§ **DATA LISTING**:
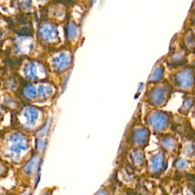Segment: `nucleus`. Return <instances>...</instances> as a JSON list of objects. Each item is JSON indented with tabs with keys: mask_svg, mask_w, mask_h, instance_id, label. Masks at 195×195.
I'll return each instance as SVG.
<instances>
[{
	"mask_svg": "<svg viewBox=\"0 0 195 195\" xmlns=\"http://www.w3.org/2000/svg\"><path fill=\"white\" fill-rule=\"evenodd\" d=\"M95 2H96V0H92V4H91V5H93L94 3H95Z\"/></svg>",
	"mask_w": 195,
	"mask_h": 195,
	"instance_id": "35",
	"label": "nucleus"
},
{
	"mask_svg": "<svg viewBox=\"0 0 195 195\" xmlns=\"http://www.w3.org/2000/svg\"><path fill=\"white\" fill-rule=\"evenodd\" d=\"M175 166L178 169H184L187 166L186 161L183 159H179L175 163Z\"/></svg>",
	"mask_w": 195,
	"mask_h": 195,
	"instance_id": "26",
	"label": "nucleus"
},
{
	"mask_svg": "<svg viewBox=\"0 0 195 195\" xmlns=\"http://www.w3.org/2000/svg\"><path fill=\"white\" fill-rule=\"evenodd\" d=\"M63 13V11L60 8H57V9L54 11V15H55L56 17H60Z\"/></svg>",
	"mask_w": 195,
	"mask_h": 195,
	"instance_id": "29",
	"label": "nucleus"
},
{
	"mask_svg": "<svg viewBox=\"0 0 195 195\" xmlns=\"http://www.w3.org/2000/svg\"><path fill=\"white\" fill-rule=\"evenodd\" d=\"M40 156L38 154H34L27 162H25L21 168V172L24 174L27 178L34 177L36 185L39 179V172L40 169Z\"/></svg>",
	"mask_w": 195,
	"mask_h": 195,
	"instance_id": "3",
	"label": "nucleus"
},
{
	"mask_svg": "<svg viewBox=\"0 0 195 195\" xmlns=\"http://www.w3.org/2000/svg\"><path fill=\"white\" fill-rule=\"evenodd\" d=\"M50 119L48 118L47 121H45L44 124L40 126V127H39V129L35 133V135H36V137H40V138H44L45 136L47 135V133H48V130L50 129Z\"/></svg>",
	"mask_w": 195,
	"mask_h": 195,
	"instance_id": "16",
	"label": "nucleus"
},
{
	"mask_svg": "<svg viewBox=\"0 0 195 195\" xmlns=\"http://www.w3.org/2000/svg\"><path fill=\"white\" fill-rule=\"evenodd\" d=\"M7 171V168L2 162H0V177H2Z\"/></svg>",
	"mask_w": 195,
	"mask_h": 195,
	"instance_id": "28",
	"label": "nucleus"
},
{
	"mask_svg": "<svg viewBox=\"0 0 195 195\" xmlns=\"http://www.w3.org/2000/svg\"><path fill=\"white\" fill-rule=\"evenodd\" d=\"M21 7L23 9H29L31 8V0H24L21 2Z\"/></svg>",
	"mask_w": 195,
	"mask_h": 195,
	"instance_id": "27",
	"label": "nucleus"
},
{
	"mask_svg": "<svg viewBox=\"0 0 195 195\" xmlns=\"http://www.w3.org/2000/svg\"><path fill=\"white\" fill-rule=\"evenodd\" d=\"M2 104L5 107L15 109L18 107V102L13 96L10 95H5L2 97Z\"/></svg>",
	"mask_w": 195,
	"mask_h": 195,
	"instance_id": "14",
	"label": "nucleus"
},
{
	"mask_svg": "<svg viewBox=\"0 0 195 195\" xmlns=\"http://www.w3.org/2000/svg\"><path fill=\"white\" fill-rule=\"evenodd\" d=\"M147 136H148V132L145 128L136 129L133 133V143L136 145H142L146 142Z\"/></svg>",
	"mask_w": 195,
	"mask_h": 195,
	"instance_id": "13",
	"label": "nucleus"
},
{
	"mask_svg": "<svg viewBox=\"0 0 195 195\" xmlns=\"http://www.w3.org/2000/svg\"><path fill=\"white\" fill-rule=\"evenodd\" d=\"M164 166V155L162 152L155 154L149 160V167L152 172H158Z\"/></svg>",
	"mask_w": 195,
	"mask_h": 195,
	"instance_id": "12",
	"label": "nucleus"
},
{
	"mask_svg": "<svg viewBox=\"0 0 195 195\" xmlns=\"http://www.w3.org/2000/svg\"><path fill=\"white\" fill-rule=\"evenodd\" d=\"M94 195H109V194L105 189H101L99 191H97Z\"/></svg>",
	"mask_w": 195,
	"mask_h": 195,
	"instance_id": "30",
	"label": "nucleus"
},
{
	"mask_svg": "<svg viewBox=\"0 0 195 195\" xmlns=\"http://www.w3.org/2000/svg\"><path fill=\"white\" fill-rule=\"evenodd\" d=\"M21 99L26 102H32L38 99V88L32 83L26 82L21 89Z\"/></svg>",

§ **EXERCISE PROMPT**: Can you write out every line of the listing above, character for character, without the pictures?

§ **ANSWER TO THIS EXERCISE**:
Segment: `nucleus`. Return <instances>...</instances> as a JSON list of objects. Each item is JSON indented with tabs with keys: mask_svg, mask_w, mask_h, instance_id, label. Masks at 195×195.
I'll return each instance as SVG.
<instances>
[{
	"mask_svg": "<svg viewBox=\"0 0 195 195\" xmlns=\"http://www.w3.org/2000/svg\"><path fill=\"white\" fill-rule=\"evenodd\" d=\"M95 2H96V0H92V4H91V5H93L94 3H95Z\"/></svg>",
	"mask_w": 195,
	"mask_h": 195,
	"instance_id": "35",
	"label": "nucleus"
},
{
	"mask_svg": "<svg viewBox=\"0 0 195 195\" xmlns=\"http://www.w3.org/2000/svg\"><path fill=\"white\" fill-rule=\"evenodd\" d=\"M175 166L178 169H184L187 166L186 161L183 159H179L175 163Z\"/></svg>",
	"mask_w": 195,
	"mask_h": 195,
	"instance_id": "26",
	"label": "nucleus"
},
{
	"mask_svg": "<svg viewBox=\"0 0 195 195\" xmlns=\"http://www.w3.org/2000/svg\"><path fill=\"white\" fill-rule=\"evenodd\" d=\"M63 13V11L60 8H57V9L54 11V15H55L56 17H60Z\"/></svg>",
	"mask_w": 195,
	"mask_h": 195,
	"instance_id": "29",
	"label": "nucleus"
},
{
	"mask_svg": "<svg viewBox=\"0 0 195 195\" xmlns=\"http://www.w3.org/2000/svg\"><path fill=\"white\" fill-rule=\"evenodd\" d=\"M40 156L38 154H34L27 162H25L21 168V172L24 174L27 178L34 177L36 185L39 179V172L40 169Z\"/></svg>",
	"mask_w": 195,
	"mask_h": 195,
	"instance_id": "3",
	"label": "nucleus"
},
{
	"mask_svg": "<svg viewBox=\"0 0 195 195\" xmlns=\"http://www.w3.org/2000/svg\"><path fill=\"white\" fill-rule=\"evenodd\" d=\"M50 119L48 118L47 121H45L44 124L40 126V127H39V129L35 133V135H36V137H40V138H44L45 136L47 135V133H48V130L50 129Z\"/></svg>",
	"mask_w": 195,
	"mask_h": 195,
	"instance_id": "16",
	"label": "nucleus"
},
{
	"mask_svg": "<svg viewBox=\"0 0 195 195\" xmlns=\"http://www.w3.org/2000/svg\"><path fill=\"white\" fill-rule=\"evenodd\" d=\"M7 171V168L2 162H0V177H2Z\"/></svg>",
	"mask_w": 195,
	"mask_h": 195,
	"instance_id": "28",
	"label": "nucleus"
},
{
	"mask_svg": "<svg viewBox=\"0 0 195 195\" xmlns=\"http://www.w3.org/2000/svg\"><path fill=\"white\" fill-rule=\"evenodd\" d=\"M21 7L23 9H29L31 8V0H24L21 2Z\"/></svg>",
	"mask_w": 195,
	"mask_h": 195,
	"instance_id": "27",
	"label": "nucleus"
},
{
	"mask_svg": "<svg viewBox=\"0 0 195 195\" xmlns=\"http://www.w3.org/2000/svg\"><path fill=\"white\" fill-rule=\"evenodd\" d=\"M2 104L5 107L15 109L18 107V102L13 96L10 95H5L2 97Z\"/></svg>",
	"mask_w": 195,
	"mask_h": 195,
	"instance_id": "14",
	"label": "nucleus"
},
{
	"mask_svg": "<svg viewBox=\"0 0 195 195\" xmlns=\"http://www.w3.org/2000/svg\"><path fill=\"white\" fill-rule=\"evenodd\" d=\"M147 136H148V132L145 128L136 129L133 133V143L136 145H142L146 142Z\"/></svg>",
	"mask_w": 195,
	"mask_h": 195,
	"instance_id": "13",
	"label": "nucleus"
},
{
	"mask_svg": "<svg viewBox=\"0 0 195 195\" xmlns=\"http://www.w3.org/2000/svg\"><path fill=\"white\" fill-rule=\"evenodd\" d=\"M164 166V155L162 152L155 154L149 160V167L152 172H158Z\"/></svg>",
	"mask_w": 195,
	"mask_h": 195,
	"instance_id": "12",
	"label": "nucleus"
},
{
	"mask_svg": "<svg viewBox=\"0 0 195 195\" xmlns=\"http://www.w3.org/2000/svg\"><path fill=\"white\" fill-rule=\"evenodd\" d=\"M94 195H109V194L105 189H101L99 191H97Z\"/></svg>",
	"mask_w": 195,
	"mask_h": 195,
	"instance_id": "30",
	"label": "nucleus"
},
{
	"mask_svg": "<svg viewBox=\"0 0 195 195\" xmlns=\"http://www.w3.org/2000/svg\"><path fill=\"white\" fill-rule=\"evenodd\" d=\"M21 99L26 102H32L38 99V88L32 83L26 82L21 89Z\"/></svg>",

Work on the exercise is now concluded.